A woman’s torso with flowing breasts,
blue and crannies of a tree; on their hole.
(“Dr. Abe’s Psychotherapy”)
In this small stanza, the phrase “a woman’s torso with flowing breasts” is repeated twice, the word “blue” is also repeated twice, and the title of the collection functions as the first line. The names of the characters are also repeated frequently throughout the collection, and remain one of the constants that help ground the reader. Dr Abe, the speaker, the speaker’s friend Kim, as well as a handful of Prosecutors known simply by their first initials people these poems, helping link the poems together as part of the same story.
Similarly, many of the poems function as companion pieces. That is, they tell the same story, using the same words in different orders or from different vantage points. Like telling the same story again and again as years go by and hindsight sets in; as we change, so the story. “Hugs,” for example, gets retold two pages later in the poem “Group.” The two poems share the same opening couplet (“Dr. Abe always wears a suit. Using his belly as a float, he teaches me how to / feel safe connected and hug back. Not, he says, like a latke”), but move in two different directions after that, as though the speaker is concerned one day with one detail, the next with another. “At the Met” and “15.” work in the same way. The pocketbooks in the basement described in “At the Met” are picked up again pages later in “15.” Dentz uses a question asked by Dr. Abe in the first poem (“Want any?”), as the occasion for “15.” It begins in media res, picking up the thread of conversation from “At the Met” (“Afraid to say no thank you to the pocketbooks, but I do”).
Yet another repetition occurs with the word and image of ‘hole’ (see excerpt above from “Dr. Abe’s Psychotherapy”). Perhaps a play on the word ‘whole,’ the holes of door of thin skins function as perhaps erotic, as a hint at gender distinctions; perhaps to signify emptiness, or the hidden: what occurs under the surface. It’s difficult to say, but that doesn’t dismiss the power of this particular repetition that again unifies the collection and alludes to the psychology of the speaker. We cannot know what exactly the meaning of these holes are, and perhaps that is the point. They are as elusive as the mind itself: “the hole because ever their way down / that he did it when he covered even at rest opening cherry blossom petals” (19).

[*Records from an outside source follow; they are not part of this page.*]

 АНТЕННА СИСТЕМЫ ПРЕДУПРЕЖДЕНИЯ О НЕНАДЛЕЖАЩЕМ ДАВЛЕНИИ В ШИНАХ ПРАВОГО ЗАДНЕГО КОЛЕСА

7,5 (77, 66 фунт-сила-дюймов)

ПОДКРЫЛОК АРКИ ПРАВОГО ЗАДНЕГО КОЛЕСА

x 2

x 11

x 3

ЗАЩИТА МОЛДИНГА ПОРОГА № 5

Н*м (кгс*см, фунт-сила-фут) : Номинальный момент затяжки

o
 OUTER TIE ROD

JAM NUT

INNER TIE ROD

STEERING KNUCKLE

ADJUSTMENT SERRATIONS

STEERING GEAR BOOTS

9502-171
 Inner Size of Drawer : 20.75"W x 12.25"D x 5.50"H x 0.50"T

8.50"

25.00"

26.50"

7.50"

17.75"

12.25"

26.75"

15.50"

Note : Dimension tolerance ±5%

door of thin skins moves as as an entity from the very prosaic to the very lyrical. It also moves between traditional prose and verse to poems entrenched almost entirely in the visual. It is as much a visual story as one made of words. The visual rhetoric of the collection records the constant struggle of the narrative: to literally deal with the speaker’s double-vision, and, in the realm of the subconscious, to make composites of memories. The most stunning moments of this collection occur because of Dentz’s ability to use language to move fluently between image and story; “the gray airy-a / of boundaries between patient and therapist” (7), between man and woman, self and other, patient and doctor, and memory and fact are explored here, and the lines blur so easily that the reader of door of thin skins must be alert, awake to the possibly that this collection is as much the speaker’s as it is the readers. After all, “what do you call your father?” (34).